A quick post-work nip out to the shops last night left me with a particularly peculiar choice to make. Whilst browsing through the whiskeys, beer and birthday cards I came upon a conundrum: what to have for tea?

It was there that some devilish thoughts appeared; kidneys would be on the menu.

Devilling foodstuffs was especially popular during the nineteenth and twentieth centuries and the practice may have gone out of fashion in recent years, but there is good reason why it is considered – in some circles at least – as a bona fide classic, with Devilled Kidneys being the crème de la crème.

Practically anything can be devilled, and the good news is that cooks don’t have to make a pact with Satan, Beelzebub or any nefarious religious figure in order to master the process: it’s a bits and pieces type concoction that can simply be whipped up in a number of minutes.
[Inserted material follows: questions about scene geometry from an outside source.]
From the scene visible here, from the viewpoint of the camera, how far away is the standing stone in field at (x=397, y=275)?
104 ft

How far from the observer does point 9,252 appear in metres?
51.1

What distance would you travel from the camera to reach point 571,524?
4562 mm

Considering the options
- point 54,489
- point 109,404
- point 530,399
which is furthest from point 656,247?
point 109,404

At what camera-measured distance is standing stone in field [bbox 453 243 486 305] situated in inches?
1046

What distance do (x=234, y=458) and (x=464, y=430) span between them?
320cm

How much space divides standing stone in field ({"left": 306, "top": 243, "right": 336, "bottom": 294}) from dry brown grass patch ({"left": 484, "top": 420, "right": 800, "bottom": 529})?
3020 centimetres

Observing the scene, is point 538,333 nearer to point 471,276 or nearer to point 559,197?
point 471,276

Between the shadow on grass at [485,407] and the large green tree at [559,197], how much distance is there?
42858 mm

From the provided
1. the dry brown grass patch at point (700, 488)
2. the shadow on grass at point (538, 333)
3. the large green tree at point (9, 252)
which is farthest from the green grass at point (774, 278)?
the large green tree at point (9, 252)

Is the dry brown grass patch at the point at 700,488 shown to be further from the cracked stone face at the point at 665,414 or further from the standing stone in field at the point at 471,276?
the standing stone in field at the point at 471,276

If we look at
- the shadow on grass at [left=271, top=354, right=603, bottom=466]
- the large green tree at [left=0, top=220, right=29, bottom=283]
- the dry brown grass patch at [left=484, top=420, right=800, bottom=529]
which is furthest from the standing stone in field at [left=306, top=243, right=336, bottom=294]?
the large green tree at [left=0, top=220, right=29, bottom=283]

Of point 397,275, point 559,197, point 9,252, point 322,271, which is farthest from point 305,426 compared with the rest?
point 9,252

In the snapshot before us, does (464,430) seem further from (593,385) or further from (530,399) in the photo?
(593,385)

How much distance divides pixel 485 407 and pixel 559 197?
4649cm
The dish is wonderfully versatile and be consumed at anytime of the day with anything. On toast for breakfast or with potatoes and vegetables as part of a substantial tea. It knows no bounds.

Trust me, it isn’t offal!

Devilled Kidneys

Serves 2

Ingredients

  • 4 kidneys
  • 1 ½ tsp plain flower
  • 20g butter
  • 1-2 tbsp Worcestershire sauce
  • 1-2 tbsp English mustard
  • 1 tbsp tomato puree
  • ½ medium onion, diced
  • Salt and pepper

Optional

  • Tabasco sauce
  • Parsley
  • Toast, rice or potatoes – to serve with.

Method

  • Rinse the kidneys under cold water and then pat them dry
  • Cut in half, remove the white cores and dice.
  • Mix the flour, salt and pepper together. Toss the kidneys into the seasoning.
  • Melt the butter into a large non-stick frying pan
  • Add the onions, fry until slightly golden brown.
  • Add the kidneys and cook on a high head for 2-3 minutes
  • Add the puree, mustard and sauce(s) before gently adding 200ml of boiling water – stir constantly
  • Reduce heat and simmer.
  • Leave for 15 minutes or so, or until the kidneys are tender and the sauce has thickened.
  • Garnish with parsley (optional) and serve.